Yes, I can increase and lower the volume by grounding the + or - pins accordingly. I'm using the pins at the end of the board, which seem to be the same as what you have used. I will try to pull the schematic and ensure its the same.

So In case anyone else runs into this problem, they changed the design of these boards recently to stop blowing the amps. They have restricted the output to 6db, however they have included 2 jumpers on the back of the board which you can cut. Depending on which tracks you cut you can increase the output to 12db , 18db or 24db. I opted for 12db and it resolved the issue. Plenty loud now.

I have tried to create this however the RC-6025 keeps terrible time in the UK due to the different voltage. Any idea how to resolve this? Was there a European version I could buy and change parts so it still looked the same from the outside but was functional in the UK? Thanks

2 replies

Ever find a solution? I live in the UK and bought this for the same reason and am also stuck on how to get around the voltage problems!

Just in-case anyone else has this problem, its easily resolved if you purchase a 12VDC (car voltage) to 110v/60Hz inverter. They are readily available in the UK from ebay. Just ensure its 60Hz, not 50Hz, they sell both. If it doesnt say 60Hz, then dont buy it. You can take it apart and grab the pcb board, then wire in directly 12v DC from any old power 12v power adapter, again readily available on ebay for next to no money. Then just use the output of the inverter to power your clock radio.
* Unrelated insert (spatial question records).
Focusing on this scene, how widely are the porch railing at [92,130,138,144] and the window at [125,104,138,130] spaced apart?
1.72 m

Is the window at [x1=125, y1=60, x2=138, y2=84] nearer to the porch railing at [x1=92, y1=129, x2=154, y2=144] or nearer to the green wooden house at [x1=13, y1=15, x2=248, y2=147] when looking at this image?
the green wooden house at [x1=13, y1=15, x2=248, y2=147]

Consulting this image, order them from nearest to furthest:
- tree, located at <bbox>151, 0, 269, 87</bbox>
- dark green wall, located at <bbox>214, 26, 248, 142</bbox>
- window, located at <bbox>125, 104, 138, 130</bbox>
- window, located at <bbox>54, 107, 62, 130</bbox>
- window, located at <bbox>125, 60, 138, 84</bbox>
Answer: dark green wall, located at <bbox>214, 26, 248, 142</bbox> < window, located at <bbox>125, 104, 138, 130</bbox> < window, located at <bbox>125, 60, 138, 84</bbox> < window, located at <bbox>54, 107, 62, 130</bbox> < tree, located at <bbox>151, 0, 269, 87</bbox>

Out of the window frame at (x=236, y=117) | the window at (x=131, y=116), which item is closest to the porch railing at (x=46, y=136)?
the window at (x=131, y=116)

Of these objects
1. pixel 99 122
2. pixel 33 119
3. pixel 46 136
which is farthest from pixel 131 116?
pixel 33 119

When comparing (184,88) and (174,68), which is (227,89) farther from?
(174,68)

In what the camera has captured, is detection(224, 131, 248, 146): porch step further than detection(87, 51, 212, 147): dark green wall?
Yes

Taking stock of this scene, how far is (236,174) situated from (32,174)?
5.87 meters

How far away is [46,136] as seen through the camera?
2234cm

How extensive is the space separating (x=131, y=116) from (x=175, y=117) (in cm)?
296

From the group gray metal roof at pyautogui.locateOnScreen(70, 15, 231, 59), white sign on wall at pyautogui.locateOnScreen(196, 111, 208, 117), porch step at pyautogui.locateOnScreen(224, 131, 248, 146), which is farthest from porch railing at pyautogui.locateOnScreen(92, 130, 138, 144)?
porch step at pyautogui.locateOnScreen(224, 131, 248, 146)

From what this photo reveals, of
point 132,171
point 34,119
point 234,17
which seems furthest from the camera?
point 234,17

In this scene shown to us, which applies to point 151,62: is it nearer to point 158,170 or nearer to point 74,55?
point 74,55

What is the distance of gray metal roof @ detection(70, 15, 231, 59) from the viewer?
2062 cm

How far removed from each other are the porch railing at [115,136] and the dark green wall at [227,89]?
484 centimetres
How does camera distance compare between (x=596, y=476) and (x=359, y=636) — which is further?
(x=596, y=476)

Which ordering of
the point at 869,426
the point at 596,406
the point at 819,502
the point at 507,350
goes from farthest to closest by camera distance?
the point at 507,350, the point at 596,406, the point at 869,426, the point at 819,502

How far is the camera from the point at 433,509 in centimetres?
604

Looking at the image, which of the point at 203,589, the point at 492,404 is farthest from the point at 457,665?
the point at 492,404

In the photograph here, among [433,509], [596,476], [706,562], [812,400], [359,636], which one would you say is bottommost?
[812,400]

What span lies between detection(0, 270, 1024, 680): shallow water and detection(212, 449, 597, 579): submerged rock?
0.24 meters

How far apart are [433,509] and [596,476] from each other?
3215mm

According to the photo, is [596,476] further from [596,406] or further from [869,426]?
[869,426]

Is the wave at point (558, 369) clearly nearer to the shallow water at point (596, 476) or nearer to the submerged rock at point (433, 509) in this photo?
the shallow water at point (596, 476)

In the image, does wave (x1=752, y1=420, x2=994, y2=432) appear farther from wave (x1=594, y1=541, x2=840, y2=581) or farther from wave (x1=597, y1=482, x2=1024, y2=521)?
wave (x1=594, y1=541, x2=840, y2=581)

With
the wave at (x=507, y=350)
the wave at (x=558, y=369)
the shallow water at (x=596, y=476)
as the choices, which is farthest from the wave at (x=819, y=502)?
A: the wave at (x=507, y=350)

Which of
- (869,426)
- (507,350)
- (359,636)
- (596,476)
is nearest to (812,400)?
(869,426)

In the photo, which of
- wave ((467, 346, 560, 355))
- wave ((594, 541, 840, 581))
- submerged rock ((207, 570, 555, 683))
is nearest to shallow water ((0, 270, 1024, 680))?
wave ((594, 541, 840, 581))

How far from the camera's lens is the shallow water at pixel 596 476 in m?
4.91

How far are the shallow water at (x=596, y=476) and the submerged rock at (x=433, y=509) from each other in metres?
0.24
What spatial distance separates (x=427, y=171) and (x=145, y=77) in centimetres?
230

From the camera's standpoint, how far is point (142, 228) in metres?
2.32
The file is in Step 8. If it changes the filename to a random string of gibberish when you download it, rename it to T01.ogg

Have you tried the link in Step 8? When I try to download I get

<?xml version="1.0" encoding="ISO-8859-1"?>

<Error><Code>NoSuchKey</Code><Message>The specified key does not exist.</Message><Key>FU5/JN2X/I5BSDORB/FU5JN2XI5BSDORB.ogg</Key><RequestId>19606CCD9A55F2C7</RequestId><HostId>WlFlZwJcxxpBNQ144WRhghBRhDnEYc0rmEygNsCUfjQ8iJhMXPxH81fP9TWnc0GoUxndRcOeSRo=</HostId></Error>

You can try Ebay. I sometimes see them on there, or people selling the service of modifying your existing clock.

Done! Just before 10 PM on February 1... so, with 8 hours to spare. Thanks, randofo, for the revised schematic image. Resoldered to make that quick change, et voila: works like a charm!

Is the schematic wrong, or are the photos? The wiring of the relay is not the same in both: the black (ground) wire in the photo that goes from the ground rail at column 28 should go to G/H/I/J in column 27, should it not? Where does the photo show it going? Looks like E28, which doesn't make sense.

1 more answer

The link to the 12V 50mA incandescent bulb no longer brings up any results at Radio Shack, and I'm terrible at electronics. Got any further distinguishing information, such that I could buy a direct replacement or an LED equivalent online (at DigiKey, say)?

Can anyone suggest an alternative for the Adafruit Audio FX Sound Board?

I have the clock and the other parts, but that one has been out of stock for months, and it this point I'm starting to doubt whether it's coming back. I don't really know enough about this sort of thing to feel confident picking substitute myself, so any help would be really appreciated.